Numa remissão à teoria hilemórfica de Aristóteles, o autor examina a seleção ou escolha da ordem como um ato de opção, o qual, porém, não deve ser imóvel ou estanque, porquanto as próprias estruturas econômicas não são fixas. Conseguintemente, as variantes da ordem jurídica, mais propriamente da ordem econômica, pressupõem estados de sucessão, em que a ordem jurídica liberalista abre espaço à ordem jurídica intervencionista. Sob ingerência aristotélica, interpreta-se a noção de ordem como estrutura composta de ato e potência. Dessa maneira, justificada a sucessão ordinatória de sistemas em contato espaço-temporal, a intervenção no sistema equivaleria à supressão de uma certa desordem liberal. No entanto, seria natural a desordem, no plano universal, em contraposição à artificialidade de um sistema interventor e, portanto, externo e organizador.
De mais a mais, a auto-regulação pode conduzir à polarização sócio-econômica, graças à idéia spenceriana de sobrevivência do mais apto, repetida na aplicação da teoria evolucionista de Darwin à própria Sociologia, como se dá no Darwinismo Social. Em decorrência, tal sistema polarizado pelo sócio-economicamente mais apto não produziria a distribuição de riquezas e a desconcentração da renda, como escopos da realização do justo no ordenamento jurídico-constitucional. Mister, portanto, examinar se um sistema auto-regulatório e auto-regulado produziria um ponto justo de equilíbrio entre os componentes sistêmicos, em face do comando vislumbrado no art.5º, caput, da Carta da República: “Todos são iguais perante a lei (...)”. Ora, também se pergunte: ser igual perante a lei equivale a ser igual perante a ordem?
Dessa maneira, há de compreender-se a ordem econômica na monta de um subsistema contido na ordem jurídico-constitucional, enquanto sistema mais amplo. Ora, um sistema organizador (neguentrópico), ao agir sobre outro sistema desorganizador (entrópico), pressupõe a interpenetração de dois campos de atuação da realidade, na hipótese, um campo do dever-ser (jurídico-constitucional), sobre um campo do ser (econômico-social). Em conseqüência, a organização das relações intrínsecas na ordem material não prescinde de um grau de intervenção do sistema através de uma ordem organizatória, aí jurídico-constitucional, no próprio mundo concreto.

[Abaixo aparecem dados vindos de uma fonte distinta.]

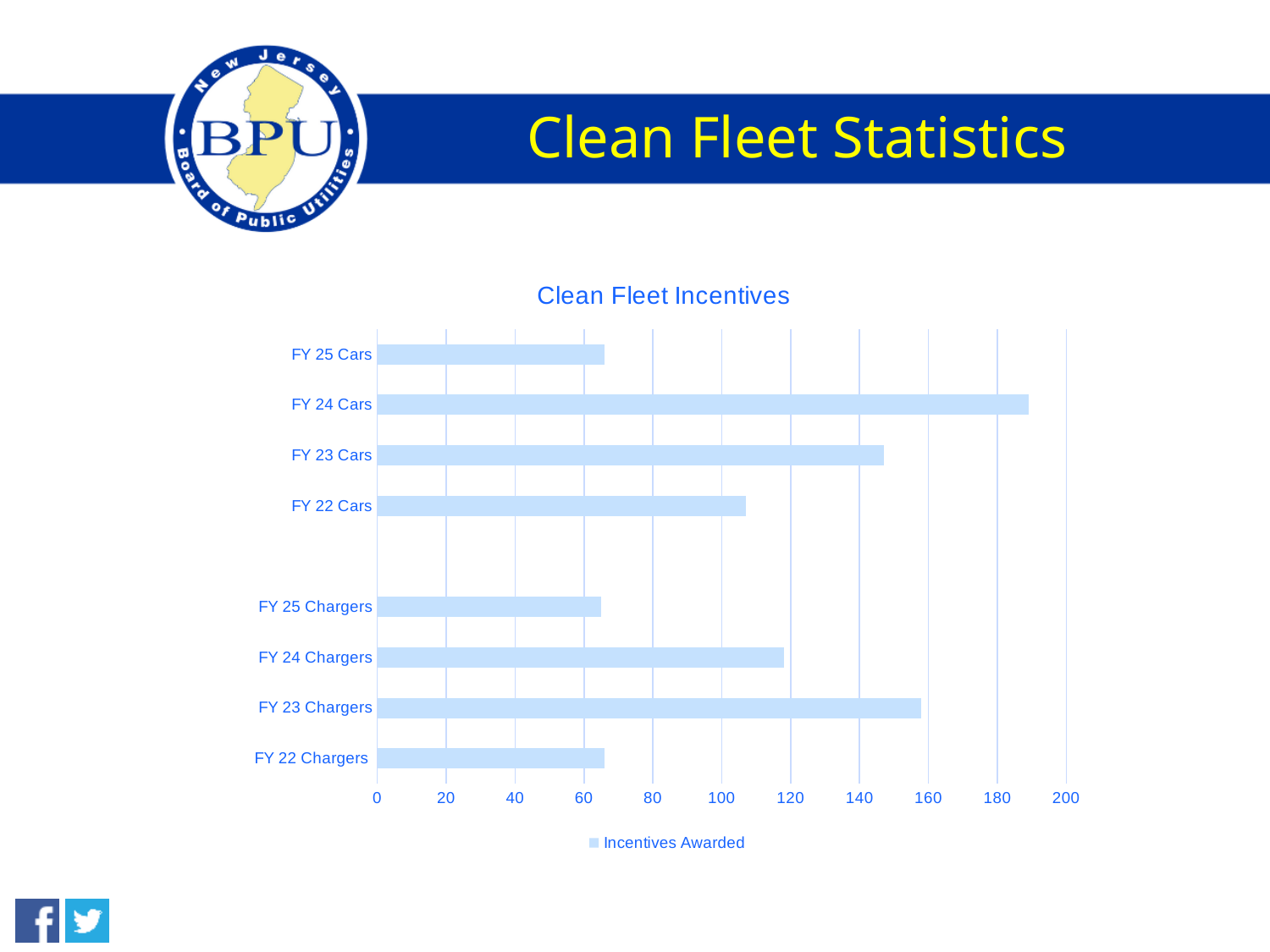
Is the value for FY 24 Cars greater or less than 180? greater What is the title of the chart? Clean Fleet Incentives Which is larger, the value for FY 23 Cars or FY 22 Cars? FY 23 Cars Which is larger, the value for FY 23 Chargers or FY 24 Chargers? FY 23 Chargers Which category has the highest number of incentives awarded? FY 24 Cars Is the value for FY 23 Cars greater or less than 140? greater Is the value for FY 22 Cars greater or less than 100? greater What is the name of the series shown in the legend? Incentives Awarded What kind of chart is shown on the slide? Bar chart How many series does the legend list? 1 How many categories are plotted on the chart? 8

Somente assim, pode-se implementar o que está comandado no art.170, caput, da Norma Normarum: “A ordem econômica, fundada na valorização do trabalho humano e na livre iniciativa [mundo fenomênico, material, concreto], tem por fim assegurar a todos existência digna, conforme os ditames da justiça social [mundo sistêmico organizatório, neguentrópico, abstrato] (...)”.
Outrossim, a ordem econômica, a que se reporta o art.170, caput, da Carta Política, pode ser examinada bidimensionalmente, tanto como sistema organizatório, neguentrópico, enquanto objetiva a justica social como ideal, quanto como sistema controlado por aquele, para nele não se manter nenhum estado desorganizatório e, portanto, entrópico, âmbito em que se vêem o trabalho humano e a livre iniciativa. Ademais, ambas as ordens coexistem em estado dialético e interativo, dentro de um contexto em que as percepções axiológico-hermenêuticas funcionam como verdadeiras estruturas dissipativas, tal qual se examina na teoria do caos.